ソウォン/願い(願い/Hope)
story
町工場で働くドンフン(ソル・ギョング)は、妻ミヒ(オム・ジウォン)と8歳の娘ソウォン(イ・レ)との3人家族。娘の名前を付けた小さな文房具店も営んでいる。妊娠中の妻はママ友(ラ・ミラン)たちとの付き合いでも忙しい。
通学の朝、いつも店をのぞき込むのは、工場長の息子で同級生のヨンソク(キム・ドヨプ)。彼はソウォンのことが気になるようだ。一人で通学するソウォンを、いつも少し離れたところから見守っていた。そんなソウォンの一番のお気に入りは、テレビで人気のココモンだ。
ある雨の朝、ソウォンはいつものように一人で小学校に向かっていた。母の言い付けを守って、近道をせず学校の側まできた時、酒に酔った男に声をかけられる。その男は傘に入れてくれと頼んできた。
ドンフンに警察から連絡が入る。病院にかけつけたドンフンは、ソウォンが大変な暴行事件に遭い、身体と心に生涯消すことのできない傷を受けたことを医師から告げられる。信じ難い状況に、ドンフンとミヒは泣き崩れる。事件を知ったマスコミも病院へ殺到していた。
両親はソウォンを社会の好奇の目から守るため必死になる。病院には児童専門の心理療法士、チョンスク(キム・ヘスク)もいた。ソウォンが男である自分に怯えていることを知ったドンフンは、娘に近づくことができなくなる。

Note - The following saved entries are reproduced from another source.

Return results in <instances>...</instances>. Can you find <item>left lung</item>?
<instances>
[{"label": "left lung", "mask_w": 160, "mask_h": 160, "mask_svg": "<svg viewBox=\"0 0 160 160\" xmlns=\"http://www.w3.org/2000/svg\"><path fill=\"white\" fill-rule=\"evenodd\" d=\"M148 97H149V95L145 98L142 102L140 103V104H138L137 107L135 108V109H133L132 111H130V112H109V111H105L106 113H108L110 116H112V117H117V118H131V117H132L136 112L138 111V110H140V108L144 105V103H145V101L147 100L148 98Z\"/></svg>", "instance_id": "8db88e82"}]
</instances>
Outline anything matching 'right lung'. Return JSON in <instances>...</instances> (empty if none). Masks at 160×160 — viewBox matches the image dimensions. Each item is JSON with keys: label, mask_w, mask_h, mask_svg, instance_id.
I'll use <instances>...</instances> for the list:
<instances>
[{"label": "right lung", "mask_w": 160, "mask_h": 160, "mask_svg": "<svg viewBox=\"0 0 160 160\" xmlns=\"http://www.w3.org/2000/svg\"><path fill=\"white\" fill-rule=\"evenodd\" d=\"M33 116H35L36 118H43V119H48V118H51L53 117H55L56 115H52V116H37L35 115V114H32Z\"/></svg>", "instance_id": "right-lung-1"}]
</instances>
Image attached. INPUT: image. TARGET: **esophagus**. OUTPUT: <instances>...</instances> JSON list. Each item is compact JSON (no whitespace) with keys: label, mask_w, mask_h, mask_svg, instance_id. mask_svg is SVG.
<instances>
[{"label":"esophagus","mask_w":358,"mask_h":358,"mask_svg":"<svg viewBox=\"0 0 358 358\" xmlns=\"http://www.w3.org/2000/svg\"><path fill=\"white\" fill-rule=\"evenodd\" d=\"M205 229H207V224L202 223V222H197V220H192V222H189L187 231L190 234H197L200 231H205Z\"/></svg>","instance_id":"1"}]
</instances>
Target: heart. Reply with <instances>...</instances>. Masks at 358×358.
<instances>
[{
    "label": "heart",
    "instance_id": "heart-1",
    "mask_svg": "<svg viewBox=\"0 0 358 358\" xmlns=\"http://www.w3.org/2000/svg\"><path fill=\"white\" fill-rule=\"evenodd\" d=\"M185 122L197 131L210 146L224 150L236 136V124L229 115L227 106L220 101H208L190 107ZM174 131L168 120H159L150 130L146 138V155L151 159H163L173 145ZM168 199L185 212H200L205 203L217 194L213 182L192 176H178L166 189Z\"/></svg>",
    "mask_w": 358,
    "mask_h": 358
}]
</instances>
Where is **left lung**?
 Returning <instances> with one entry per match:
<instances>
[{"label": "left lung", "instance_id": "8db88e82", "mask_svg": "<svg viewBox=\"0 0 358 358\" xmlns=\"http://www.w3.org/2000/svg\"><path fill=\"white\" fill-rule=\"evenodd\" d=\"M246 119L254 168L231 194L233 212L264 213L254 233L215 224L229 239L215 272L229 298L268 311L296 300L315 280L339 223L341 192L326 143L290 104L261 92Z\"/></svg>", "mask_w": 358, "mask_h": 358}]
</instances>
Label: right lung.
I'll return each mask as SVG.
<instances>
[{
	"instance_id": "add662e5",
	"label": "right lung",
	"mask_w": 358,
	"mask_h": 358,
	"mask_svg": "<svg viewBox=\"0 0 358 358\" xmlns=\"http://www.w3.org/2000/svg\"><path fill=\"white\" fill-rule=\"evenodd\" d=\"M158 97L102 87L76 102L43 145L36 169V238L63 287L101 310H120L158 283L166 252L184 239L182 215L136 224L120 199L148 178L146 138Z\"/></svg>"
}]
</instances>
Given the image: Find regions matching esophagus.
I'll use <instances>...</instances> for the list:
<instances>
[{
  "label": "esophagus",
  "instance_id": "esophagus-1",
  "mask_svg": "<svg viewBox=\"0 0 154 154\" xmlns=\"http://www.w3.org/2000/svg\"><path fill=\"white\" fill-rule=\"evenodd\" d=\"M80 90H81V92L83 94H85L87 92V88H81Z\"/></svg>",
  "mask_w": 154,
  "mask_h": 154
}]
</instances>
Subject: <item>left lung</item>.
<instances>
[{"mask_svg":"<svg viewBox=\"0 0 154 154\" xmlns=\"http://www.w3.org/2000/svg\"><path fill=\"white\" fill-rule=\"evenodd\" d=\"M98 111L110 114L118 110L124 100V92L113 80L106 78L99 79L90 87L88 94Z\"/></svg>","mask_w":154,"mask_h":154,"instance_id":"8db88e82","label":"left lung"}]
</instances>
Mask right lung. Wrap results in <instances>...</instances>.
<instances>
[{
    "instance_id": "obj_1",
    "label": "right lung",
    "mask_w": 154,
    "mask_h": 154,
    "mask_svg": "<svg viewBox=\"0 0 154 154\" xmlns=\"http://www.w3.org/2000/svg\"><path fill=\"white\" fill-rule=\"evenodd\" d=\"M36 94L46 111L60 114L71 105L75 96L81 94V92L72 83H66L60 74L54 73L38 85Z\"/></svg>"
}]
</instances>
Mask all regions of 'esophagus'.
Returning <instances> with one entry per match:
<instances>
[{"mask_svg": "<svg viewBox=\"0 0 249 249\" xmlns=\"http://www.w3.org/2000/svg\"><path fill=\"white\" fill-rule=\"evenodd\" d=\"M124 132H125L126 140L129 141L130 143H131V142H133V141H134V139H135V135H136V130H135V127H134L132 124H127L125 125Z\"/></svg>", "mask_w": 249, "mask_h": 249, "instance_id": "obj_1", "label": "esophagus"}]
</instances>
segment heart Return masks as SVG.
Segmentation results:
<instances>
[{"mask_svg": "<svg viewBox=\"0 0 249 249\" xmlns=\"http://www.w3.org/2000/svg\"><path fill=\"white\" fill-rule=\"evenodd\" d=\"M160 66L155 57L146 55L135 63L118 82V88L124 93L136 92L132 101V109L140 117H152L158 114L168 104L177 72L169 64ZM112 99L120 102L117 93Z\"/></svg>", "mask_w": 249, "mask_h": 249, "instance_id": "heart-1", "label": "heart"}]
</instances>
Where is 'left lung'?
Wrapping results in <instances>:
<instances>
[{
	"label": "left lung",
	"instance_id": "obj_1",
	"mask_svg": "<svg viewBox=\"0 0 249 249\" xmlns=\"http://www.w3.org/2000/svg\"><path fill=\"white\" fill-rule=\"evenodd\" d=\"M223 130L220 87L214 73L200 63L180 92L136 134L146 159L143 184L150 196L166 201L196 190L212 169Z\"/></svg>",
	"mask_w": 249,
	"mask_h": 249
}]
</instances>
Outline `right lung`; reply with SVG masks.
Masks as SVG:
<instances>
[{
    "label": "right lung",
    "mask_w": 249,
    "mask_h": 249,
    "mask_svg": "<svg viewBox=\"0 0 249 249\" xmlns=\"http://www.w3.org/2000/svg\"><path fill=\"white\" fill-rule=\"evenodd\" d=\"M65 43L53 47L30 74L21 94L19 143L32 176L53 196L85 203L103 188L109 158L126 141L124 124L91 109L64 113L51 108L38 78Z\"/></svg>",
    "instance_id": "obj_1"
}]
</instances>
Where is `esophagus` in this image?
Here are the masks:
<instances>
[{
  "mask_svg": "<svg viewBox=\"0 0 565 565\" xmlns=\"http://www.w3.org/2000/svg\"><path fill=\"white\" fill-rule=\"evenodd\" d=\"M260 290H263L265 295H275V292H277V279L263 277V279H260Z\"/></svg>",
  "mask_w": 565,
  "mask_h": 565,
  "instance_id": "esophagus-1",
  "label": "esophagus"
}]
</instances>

チョンスクのアドバイスで、家族や友人、看護婦たちがソウォンの大好きなココモンの番組に登場するキャラクターに化け、病室へやって来る。喜ぶソウォンを見てドンフンは一計を案じ、ココモンの古い着ぐるみを譲ってもらう。その日から、病室にココモンがこっそり現れるようになる。
●アジコのおすすめポイント:
昨年から今年にかけて、数々の賞を受賞した感動作です。国内の社会的な問題や事件を鋭く描く作品が多い韓国。本作も実在の事件をもとにしていますが、憎しみや復讐ではなく、その悲劇をどうやって乗り越えていくかにポイントを置き、被害者や家族に寄り添って、強く生きる希望を見い出していく物語となっています。監督は『王の男』のイ・ジュンイク。しばらく商業映画から遠ざかっていましたが、本作で監督復帰しました。難役に挑んだのはソル・ギョングとオム・ジウォン。共に市井の普通の父親と母親を等身大で演じ、苦悩する姿が胸を打ちます。そして、愛らしいソウォンを演じたのは、オーディションで選ばれた新人子役のイ・レ。複雑な心の変化を見事に演じ、絶賛されています。悲惨な事件が多い世の中ですが、被害者の家族を見守る人々の理解と温かさがいかに大切かがよくわかります。ゆるキャラのココモンの活躍も見逃せません。ココモンがいてよかった。